• _Given passage_:
■ ■ ■

HHS Launches Million Hearts Hypertension Challenge

"Many heart attacks and strokes, and needless early deaths, can be prevented if we get better control of high blood pressure," said CDC Director Tom Frieden, M.D., MPH.

The U.S. Department of Health and Human Services has launched an annual Million Hearts Hypertension Control Challenge, which aims to identify and honor clinicians and health care teams that have helped their patients control high blood pressure and prevent heart attacks and strokes. The challenge announced on Aug. 18 was developed by CDC in support of Million Hearts, an HHS initiative aimed at preventing 1 million heart attacks and strokes by 2017.

"Many heart attacks and strokes, and needless early deaths, can be prevented if we get better control of high blood pressure," said CDC Director Tom Frieden, M.D., MPH. "We applaud the many medical practices which have made hypertension control a daily priority with all of their patients. We look forward to recognizing their achievements and learning from top-performing practices."

HHS' announcement said nearly one in three U.S. adults, or about 70 million people, has high blood pressure and only about half of them have it under control. High blood pressure was a primary or contributing cause of death for more than 360,000 Americans in 2013.

■ ■ ■

(Collection entries)
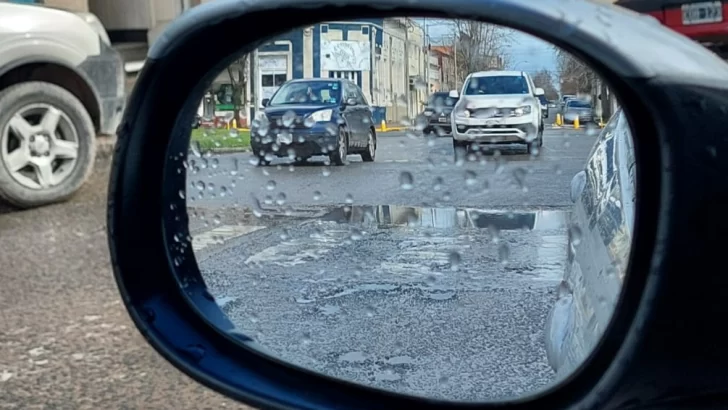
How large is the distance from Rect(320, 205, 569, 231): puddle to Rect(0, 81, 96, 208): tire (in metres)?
4.92

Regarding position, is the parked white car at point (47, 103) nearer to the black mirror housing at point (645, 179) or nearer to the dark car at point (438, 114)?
the black mirror housing at point (645, 179)

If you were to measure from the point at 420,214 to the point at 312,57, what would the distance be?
0.30 meters

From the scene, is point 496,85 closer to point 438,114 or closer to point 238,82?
point 438,114

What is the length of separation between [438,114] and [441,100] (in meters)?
0.03

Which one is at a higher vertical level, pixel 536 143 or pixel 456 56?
pixel 456 56

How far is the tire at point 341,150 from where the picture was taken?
1490mm

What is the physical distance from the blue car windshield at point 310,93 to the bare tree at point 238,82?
95 mm

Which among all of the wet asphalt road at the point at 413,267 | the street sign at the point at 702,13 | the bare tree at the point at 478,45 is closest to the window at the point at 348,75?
the wet asphalt road at the point at 413,267

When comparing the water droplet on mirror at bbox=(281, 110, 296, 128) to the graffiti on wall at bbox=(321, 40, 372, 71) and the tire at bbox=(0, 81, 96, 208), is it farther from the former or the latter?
the tire at bbox=(0, 81, 96, 208)

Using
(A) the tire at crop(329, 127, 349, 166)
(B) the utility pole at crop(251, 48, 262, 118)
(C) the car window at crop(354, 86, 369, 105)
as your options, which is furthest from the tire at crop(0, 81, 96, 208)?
(C) the car window at crop(354, 86, 369, 105)

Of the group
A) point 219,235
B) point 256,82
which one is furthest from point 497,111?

■ ■ ■

• _Prompt 1_:
According to the hypertension challenge announcement, what is the goal of the Million Hearts initiative?
• _Prompt 2_:
Pick up the hypertension challenge announcement after its final sentence and carry it forward.

• _Response box 1_:
Preventing 1 million heart attacks and strokes by 2017.

• _Response box 2_:
"A growing number of public and private practices and systems are using evidence-based strategies to detect, connect, and control high blood pressure," said Dr. Janet S. Wright, M.D., F.A.C.C., executive director of Million Hearts. "This challenge is a way to find and celebrate these high performers and help others replicate their success. By excelling in hypertension control, champions are helping prevent events and improving heart health across the country."

Applicants must provide information about their practice, share verifiable high blood pressure control data, and describe how the use of health information technology contributed to their success. The deadline to submit a nomination is midnight on Oct. 31.